» **PROVIDED PASSAGE**
A Tandem Iridium-Catalyzed "Chain-Walking"/Cope Rearrangement Sequence.

An iridium-catalyzed tandem olefin migration/Cope rearrangement of alkenyl ω-ene cyclopropanes is reported. By this means, a variety of complex annulenes are obtained as single diastereomers starting from cyclopropyl ester derived from simple 1,ω-dienes and alkenyldiazo compounds. Long-range olefin migration over up to 10 positions could be realized and coupled with an efficient Cope rearrangement to yield valuable scaffolds. Various functional groups are well-tolerated, giving rise to densely functionalized products. Furthermore, the present methodology could be successfully extended to yield bicyclic cycloheptenones starting from readily available alkenyl cyclopropanols via a Kulinkovich reaction.

Transition-metal-catalyzed C–H activation has received considerable attention in the context of remote functionalization. This methodology has the power to transform abundant starting materials into valuable, functionalized scaffolds at a nonreactive site (Scheme a).[1−4] In contrast to directed remote functionalization (Scheme b),[5−9] metal-walk functionalization allows for the transformation of positions distal to the initiating site (Scheme c).[10−14] From the initial processes utilizing stoichiometric zirconium,[15−20] protocols relying on palladium,[13,21−25] ruthenium,[26,27] nickel,[28,29] or cobalt[30,31] catalysis have been developed and applied in various C–C- and C–X-bond forming processes, respectively.[12−14]

Scheme 1

Potential Strategies for C–H Functionalization

Continuing our efforts to combine transition-metal-catalyzed chain-walking processes with subsequent remote functionalization,[13,19,20,25] we decided to explore the possibility to intercept an intermediately formed olefin in a rearrangement process. Merging our long-standing interest in cyclopropane chemistry[32−37] with transition-metal-catalyzed “chain-walking”, the dialkenylcyclopropane rearrangement was deemed as an ideal testing ground. This well-studied process has found countless applications in complex molecule synthesis and developed into a useful tool for the synthesis of (bicyclo)heptadienes.[38,39] This ubiquitous motif forms the core of numerous classes of natural products and has inspired many elegant synthetic approaches (Scheme ).[40−44]

Scheme 2

Cycloheptane-Containing Annulene Natural Products

At the outset of our study, several challenges had to be met. In order to achieve high diastereoselectivity in the key Cope rearrangement, excellent control over double-bond geometry during the metal-walk had to be ensured. It should be noted that commonly employed catalytic systems for long-range olefin isomerization/remote functionalization generally lack this important attribute. As chain-walking processes can proceed via different mechanisms, control over olefin geometry is determined by the mode of action of the catalyst employed.[45] Because of their simplicity, the majority of utilized catalytic systems follow a sequence of hydrometalation/β-hydride-elimination events to achieve the metal-walk. Typically under these conditions olefin geometry is solely based on kinetic control and fails to provide sufficient levels of selectivity.

» **DATASET CONTENT**

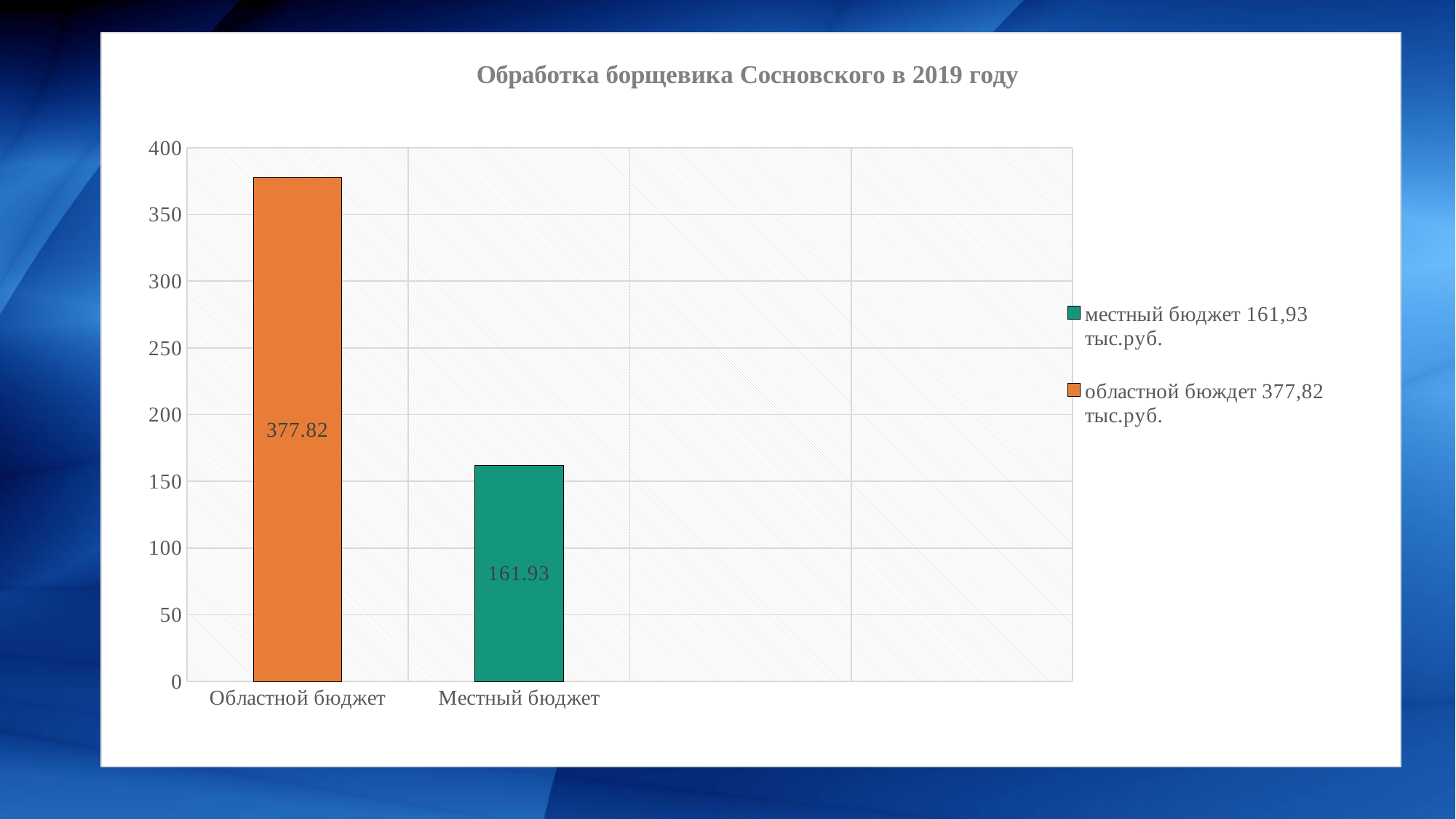
What is the value for Местный бюджет? 161.93 What kind of chart is shown on the slide? bar chart How many entries does the legend list? 2 Is the value for Местный бюджет greater or less than 200? less Which category has the lowest value? Местный бюджет What is the title of the chart? Обработка борщевика Сосновского в 2019 году Which is larger, the value for Областной бюджет or the value for Местный бюджет? Областной бюджет What is the value for Областной бюджет? 377.82 Which category has the highest value? Областной бюджет Is the value for Областной бюджет greater or less than 350? greater What is the difference between the values for Областной бюджет and Местный бюджет? 215.89 How many categories are shown on the x axis? 2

» **TASKS AND EXERCISES**
A: According to the passage on the iridium-catalyzed chain-walking sequence, over up to how many positions could long-range olefin migration be realized?
B: Reproduce the stretch of the passage on the iridium-catalyzed chain-walking sequence from "At the outset" through "levels of selectivity.".

» **LIST OF SOLUTIONS**
A: Up to 10 positions.

B:
At the outset of our study, several challenges had to be met. In order to achieve high diastereoselectivity in the key Cope rearrangement, excellent control over double-bond geometry during the metal-walk had to be ensured. It should be noted that commonly employed catalytic systems for long-range olefin isomerization/remote functionalization generally lack this important attribute. As chain-walking processes can proceed via different mechanisms, control over olefin geometry is determined by the mode of action of the catalyst employed.[45] Because of their simplicity, the majority of utilized catalytic systems follow a sequence of hydrometalation/β-hydride-elimination events to achieve the metal-walk. Typically under these conditions olefin geometry is solely based on kinetic control and fails to provide sufficient levels of selectivity.